Advantages & Risks for Borrowers: 

  • Lower Interest Rates – Since a GSA reduces the risk for lenders to extend credit, it often means the borrower can obtain a lower interest rate on the loan. 
  • Higher Loan Amounts – The reduced risk and presence of collateral also give lenders more confidence in the borrower’s ability to repay, which often makes them willing to offer higher credit amounts. 
  • Losing Collateral – The most obvious risk for the borrower when using a GSA is the potential loss of collateral if the borrower defaults on the loan. This is especially difficult if the collateral is a critical part of the borrower’s business operations or personal finances. 
  • Restrictions on Assets – Another challenge a borrower might face is the restrictions a GSA could place on how the collateral can be used. For example, the GSA might stipulate that the collateral must remain in good condition, can’t be sold without the lender’s consent, or must be insured. This could reduce the borrower’s flexibility in how the collateral is used. 
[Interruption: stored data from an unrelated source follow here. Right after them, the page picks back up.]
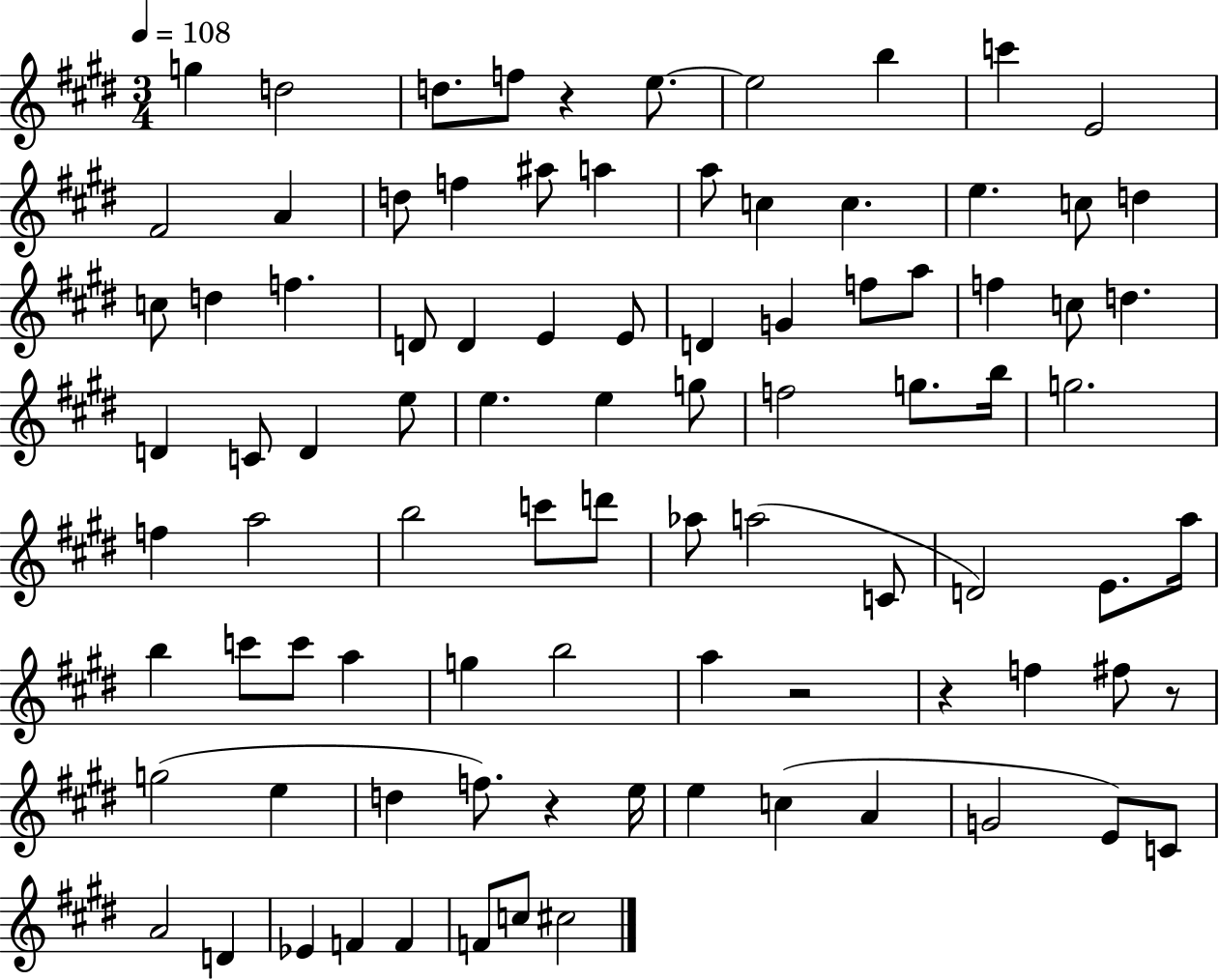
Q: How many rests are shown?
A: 5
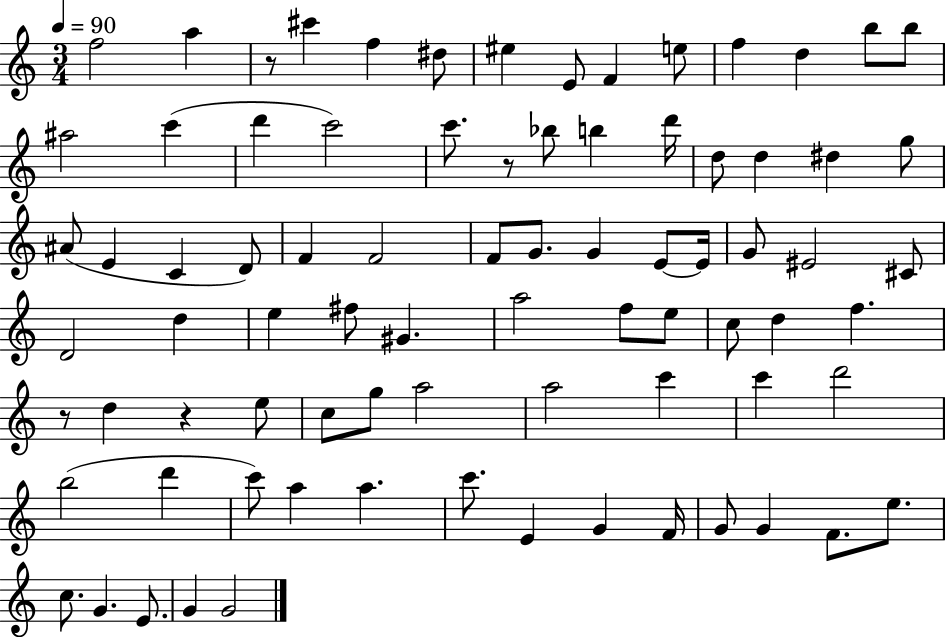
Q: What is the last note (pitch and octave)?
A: G4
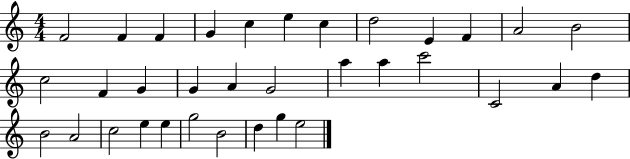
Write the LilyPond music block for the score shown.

{
  \clef treble
  \numericTimeSignature
  \time 4/4
  \key c \major
  f'2 f'4 f'4 | g'4 c''4 e''4 c''4 | d''2 e'4 f'4 | a'2 b'2 | \break c''2 f'4 g'4 | g'4 a'4 g'2 | a''4 a''4 c'''2 | c'2 a'4 d''4 | \break b'2 a'2 | c''2 e''4 e''4 | g''2 b'2 | d''4 g''4 e''2 | \break \bar "|."
}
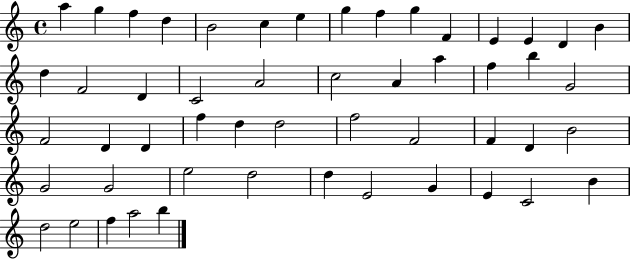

The Process of Creating a General Security Agreement 

Both parties should consult with lawyers who specialize in secured transactions to ensure the GSA complies with applicable laws and protects their interests. The basic process for creating a GSA includes the following steps: 

  • Negotiating the Details – This includes identifying the parties, defining the collateral, and outlining the security interest. 
  • Drafting the Agreement – This refers to writing an agreement with precise terms and conditions. These include defining what constitutes a default, outlining actions the secured party can take in case of default, specifying the notice requirements for default and the secured party’s actions, and stating the rights and obligations of both parties. 
  • Execution of Agreement – Of course, both parties must sign the GSA so that it can be legally executed. 
  • Perfecting the Security Interest – This step requires registering the GSA with the appropriate provincial Personal Property Security Act (PPSA) registry.

It’s important that both parties understand and document all relevant details to avoid future disputes and ambiguities.